In [1]:
from bs4 import BeautifulSoup, NavigableString
from urllib.request import urlopen
import re
import time
import random
import os
import json
from collections import defaultdict
from utils import read_corpus

In [2]:
corpus = read_corpus()
for k, v in corpus.items():
    print(f"Number of {k}-level texts: {len(v)}")
corpus_A1 = corpus["A1"]
corpus_A2 = corpus["A2"]
corpus_B = corpus["B"]
print(f"total number of texts: {len(corpus_A1) + len(corpus_A2) + len(corpus_B)}")

# shuffle
random.shuffle(corpus_A1)
random.shuffle(corpus_A2)
random.shuffle(corpus_B)

Number of A1-level texts: 94
Number of A2-level texts: 62
Number of B-level texts: 152
total number of texts: 308


In [3]:
A1_train_split = round(len(corpus_A1) * 0.8)
A2_train_split = round(len(corpus_A2) * 0.8)
B_train_split = round(len(corpus_B) * 0.8)
A1_val_split = round(len(corpus_A1) * 0.1)
A2_val_split = round(len(corpus_A2) * 0.1)
B_val_split = round(len(corpus_B) * 0.1)

print(f"Train size for A1 level: {A1_train_split}")
print(f"Train size for A2 level: {A2_train_split}")
print(f"Train size for B level: {B_train_split}")
print(f"Validation size for A1 level: {A1_val_split}")
print(f"Validation size for A2 level: {A2_val_split}")
print(f"Validation size for B level: {B_val_split}")
print(f"Test size for A1 level: {A1_val_split}")
print(f"Test size for A2 level: {A2_val_split}")
print(f"Test size for B level: {B_val_split}")

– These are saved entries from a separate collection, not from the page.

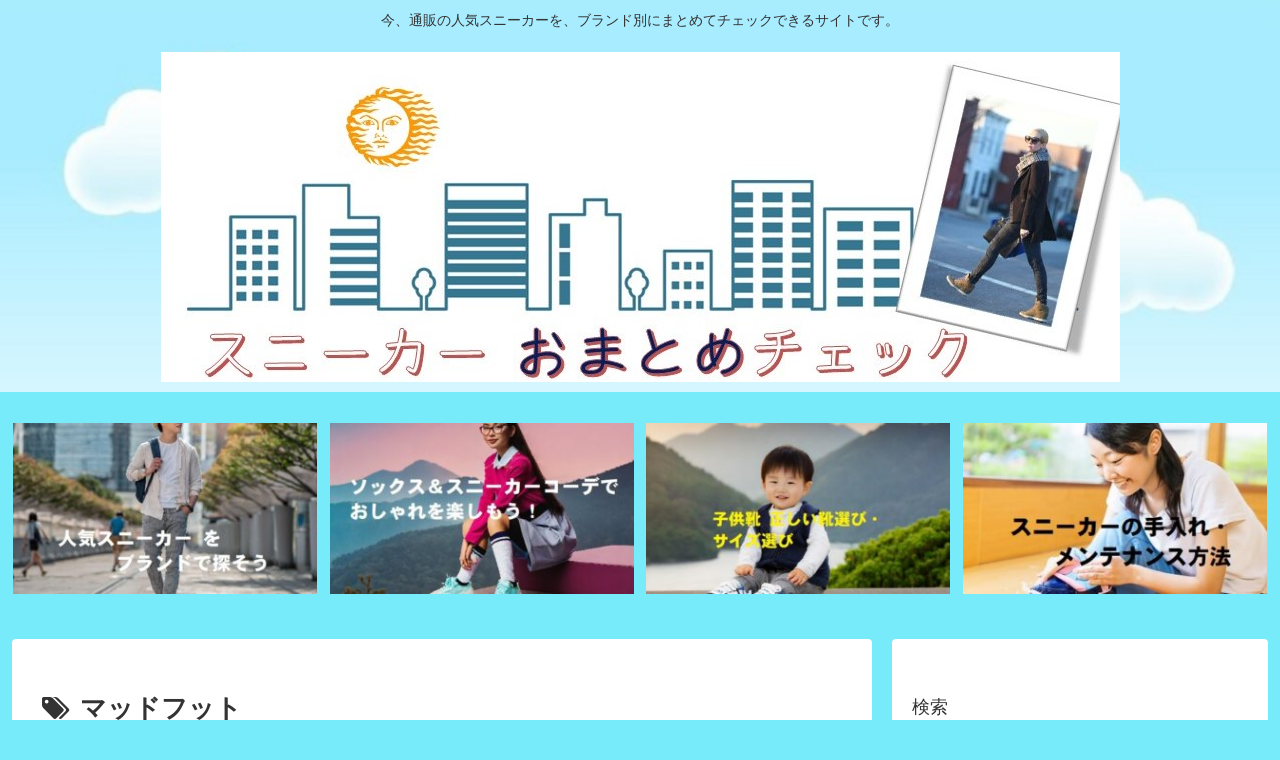

--- FILE ---
content_type: text/html; charset=utf-8
request_url: https://www.google.com/recaptcha/api2/aframe
body_size: 267
content:
<!DOCTYPE HTML><html><head><meta http-equiv="content-type" content="text/html; charset=UTF-8"></head><body><script nonce="IazTdHXtumxDntzWCVrW5w">/** Anti-fraud and anti-abuse applications only. See google.com/recaptcha */ try{var clients={'sodar':'https://pagead2.googlesyndication.com/pagead/sodar?'};window.addEventListener("message",function(a){try{if(a.source===window.parent){var b=JSON.parse(a.data);var c=clients[b['id']];if(c){var d=document.createElement('img');d.src=c+b['params']+'&rc='+(localStorage.getItem("rc::a")?sessionStorage.getItem("rc::b"):"");window.document.body.appendChild(d);sessionStorage.setItem("rc::e",parseInt(sessionStorage.getItem("rc::e")||0)+1);localStorage.setItem("rc::h",'1769003528177');}}}catch(b){}});window.parent.postMessage("_grecaptcha_ready", "*");}catch(b){}</script></body></html>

Train size for A1 level: 75
Train size for A2 level: 50
Train size for B level: 122
Validation size for A1 level: 9
Validation size for A2 level: 6
Validation size for B level: 15
Test size for A1 level: 9
Test size for A2 level: 6
Test size for B level: 15


In [4]:
val = corpus_A1[:A1_val_split] + corpus_A2[:A2_val_split] + corpus_B[:B_val_split]
test = (
    corpus_A1[A1_val_split : A1_val_split * 2]
    + corpus_A2[A2_val_split : A2_val_split * 2]
    + corpus_B[B_val_split : B_val_split * 2]
)
train = (
    corpus_A1[A1_val_split * 2 :]
    + corpus_A2[A2_val_split * 2 :]
    + corpus_B[B_val_split * 2 :]
)

# shuffle
random.shuffle(train)
random.shuffle(val)
random.shuffle(test)

# verify
print(f"Total train size: {len(train)}")
print(f"Total validation size: {len(val)}")
print(f"Total test size: {len(test)}")
print(f"Sum of sizes: {len(train) + len(val) + len(test)}")

Total train size: 248
Total validation size: 30
Total test size: 30
Sum of sizes: 308


In [5]:
X_train = []
y_train = []
for text in train:
    X_train.append(text["content"])
    y_train.append(text["level"])

X_val = []
y_val = []
for text in val:
    X_val.append(text["content"])
    y_val.append(text["level"])

X_test = []
y_test = []
for text in test:
    X_test.append(text["content"])
    y_test.append(text["level"])

In [6]:
# write to file
with open("../data/train.json", "w", encoding="utf-8") as fout:
    json.dump(train, fout)
with open("../data/val.json", "w", encoding="utf-8") as fout:
    json.dump(val, fout)
with open("../data/test.json", "w", encoding="utf-8") as fout:
    json.dump(test, fout)

In [7]:
def to_file(split, filename):
    """
    given a train or validation split, write to file

    split: (list) list of texts or list of labels
    filename: (str) name for the output file
    """
    tofile = ""
    mode = filename[0]
    if mode == "X":
        for text in split:
            tofile += text + "#" * 20
        tofile = tofile[:-20]

        with open(f"../data/{filename}.txt", "w", encoding="utf-8") as fout:
            fout.write(tofile)

    elif mode == "y":
        for label in split:
            tofile += label + "\n"
        tofile = tofile[:-1]

        with open(f"../data/{filename}.txt", "w", encoding="utf-8") as fout:
            fout.write(tofile)

In [8]:
to_file(X_train, "X_train")
to_file(y_train, "y_train")
to_file(X_val, "X_val")
to_file(y_val, "y_val")
to_file(X_test, "X_test")
to_file(y_test, "y_test")